What is new and portends danger ahead is the fact that a grouping of racist extremists, including “Jewish Power”, a party created by the disciples of the late Meir Kahane, won seats in the Knesset. During the campaign, Netanyahu courted them and promised one of their leaders, Itamar Ben-Gvir, a ministerial post in his government. The prospect of this fills me with fear and disgust, since I’ve had a long history with the violent anti-Arab racism of Kahane and Kahanists. 

On April 30, 1971, my wife’s birthday, I received my first death threat from Meir Kahane’s followers. That morning we found an envelope under our door. Eileen opened it to find a threatening note with the letters cut out from magazines and pasted on plain white paper. It read: “Arab dog you will die if you set foot on campus again.” A few days later, a group of Kahanists attacked the classroom where I was teaching a course in Introduction to Religion. They were driven away by a group a Black students, but continued their threats and harassment for months thereafter.

In the years that followed, I would become more familiar with Kahane, a Brooklyn-born rabbi who preached a virulently racist, violent ideology, and his adherents in the Jewish Defence League. They would firebomb my office, murder my friend and colleague Alex Odeh, and injure hundreds more, in a decades-long campaign of violence targeting Arab Americans, Palestinians and Jews who disagreed with them. On one occasion, Kahane himself led a group of his followers to my office, pounding on my door and chanting that he knew who I was, where he could find and take care of me.

In the late 1980s, Kach, the political party Kahane founded in Israel, was barred because of its extreme racism and incitement to violence. A few years later, a former JDL and Kach member also from Brooklyn, Baruch Goldstein, massacred 29 Palestinians as they prayed in the historic Ibrahimi Mosque in Hebron in the occupied West Bank. Another follower assassinated then-prime minister Yitzhak Rabin. This resulted in the two groups being declared terrorist organisations by the US and Israel.

Not long ago, Kahanists were pariahs on the margins of Israeli society. Now they will be in the Knesset and possibly in the government. What’s shocking is that this fact has barely been noticed by Israel’s supporters in the US or by the US government. 

To understand just how virulently racist Netanyahu’s ally Ben-Gvir is, just look at his record. He’s a lawyer who represents right-wing Jews charged with violent crimes against Palestinians and liberal Jews. He joined Kach in the 1980s and quickly became a devoted student of Kahane and his racist ideas. Those ideas were spelled out in a set of proposed laws Kahane introduced to the Knesset after he won a seat in 1984. One of the laws stipulated, “Non-Jews will be obliged to assume duties, taxes and slavery. If he does not agree to slavery and taxes, he will be forcibly deported.” Another declared, “A non-Jew will not live within the jurisdiction of the city of Jerusalem.” He also called for strict separation between Jews and Palestinians, with draconian penalties including 50 years imprisonment for gentiles who have sexual relations with Jews.

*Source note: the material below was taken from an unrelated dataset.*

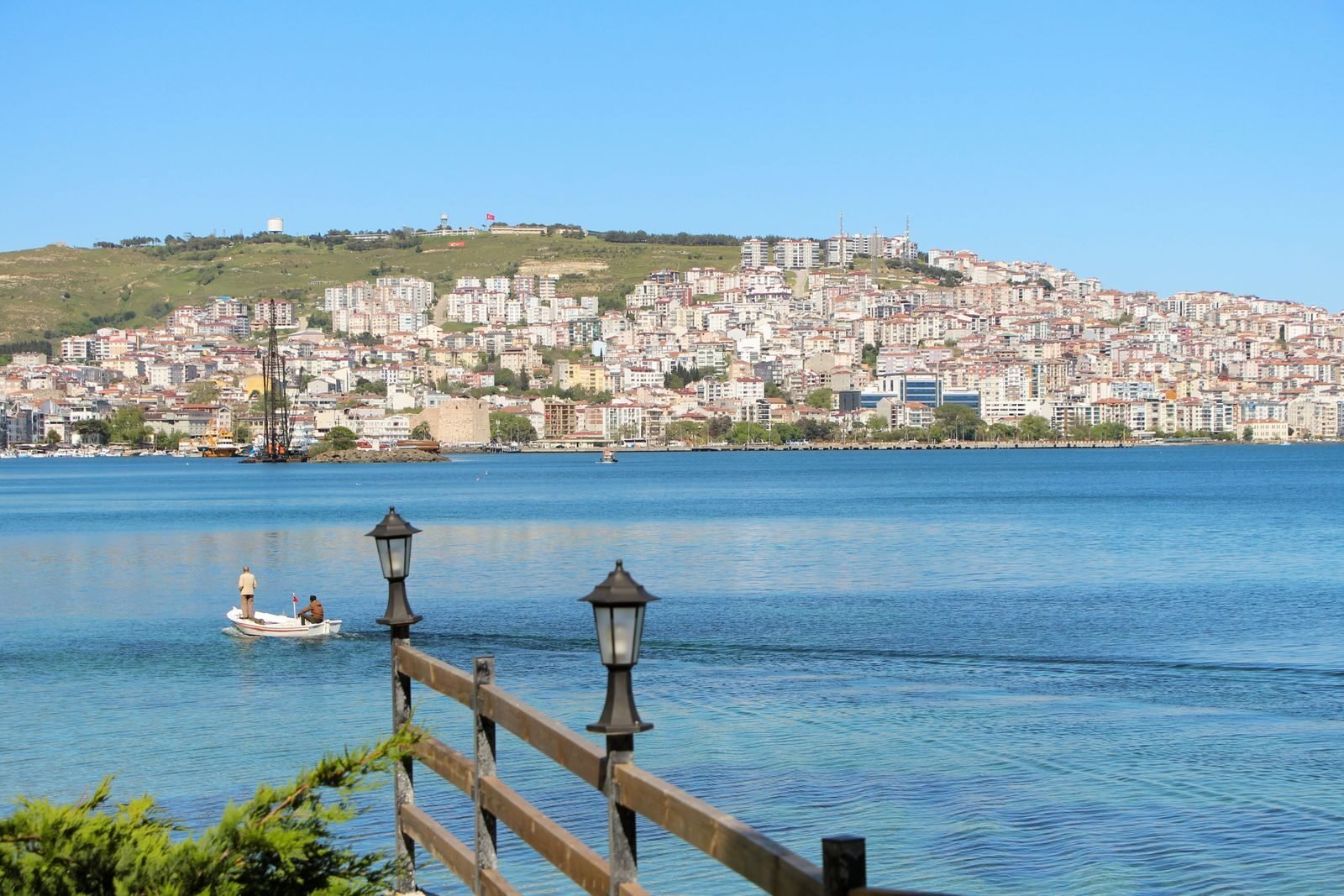 Explore the beautiful waterfront and cityscape of Sinop, Türkiye, with serene water and lush hills.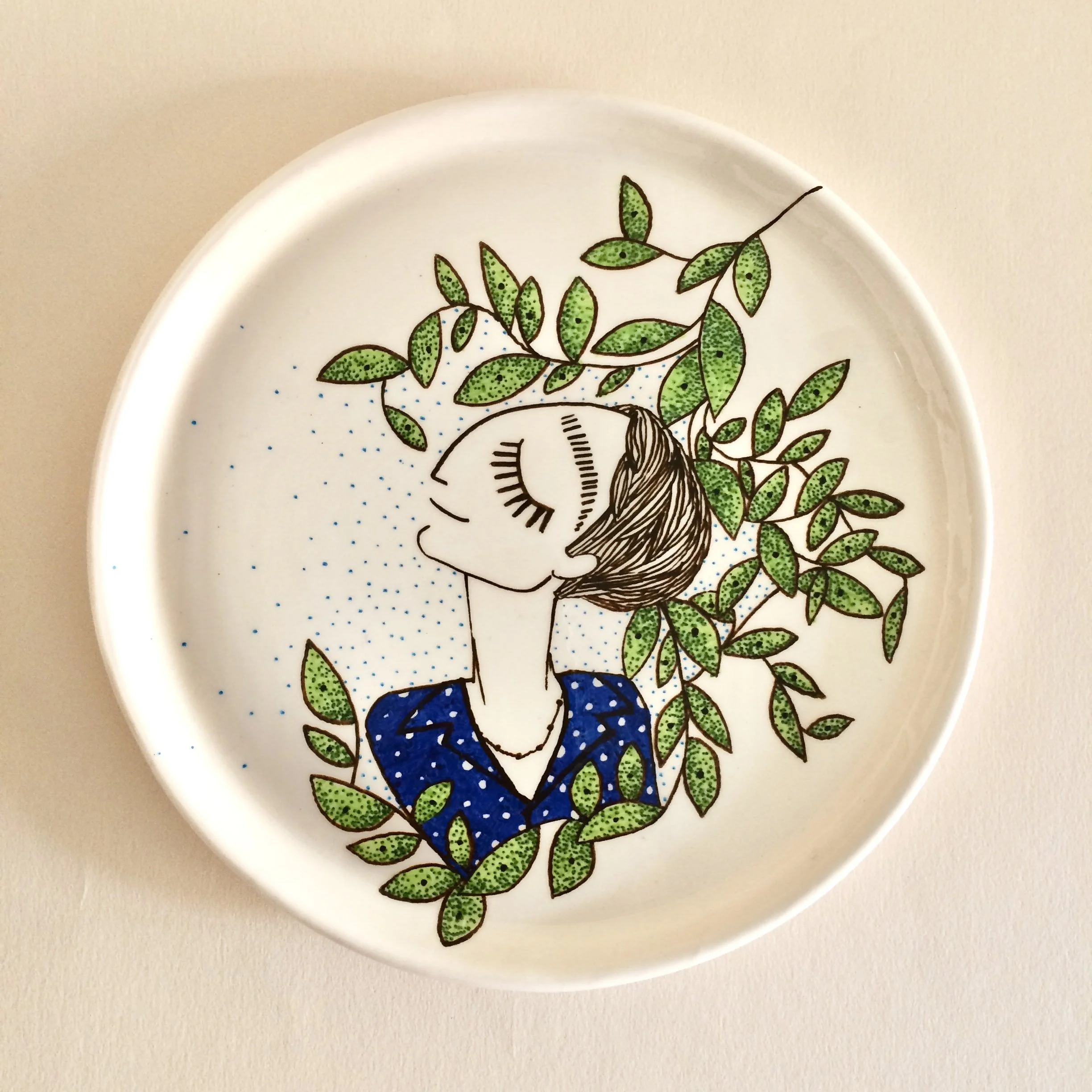 Decorative round ceramic plate with a line art illustration of a woman with closed eyes, short hair, and a blue polka-dot top, surrounded by green leafy branches and small blue dots.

Just a few weeks ago, Ben-Gvir spoke of Kahane as his “hero” and called for the expulsion of “disloyal” Palestinian citizens of Israel. He has been indicted for incitement more than 50 times and was convicted of supporting a terrorist organisation in 2007. He is also called Baruch Goldstein, whose framed photo hangs in his office, a “hero”. This is who Netanyahu and his Likud Party are doing business with and legitimising.

To some, it may seem like threats by Ben-Gvir and other Kahanists to expel Palestinians are nothing more than sick fantasies. But he is now in the Knesset and has been promised a role in a Netanyahu government. This should set off screaming alarm bells and red flags for Israel’s supporters in the US and a wakeup call to the Biden administration and to all Americans. 

It is unacceptable to remain silent and pledge continued aid and diplomatic support in the face of this dangerous Israeli drift toward extremism. To do so makes us complicit because, while we rightly object to terrorist groups being in other countries’ governments, we have so far been silent about this one.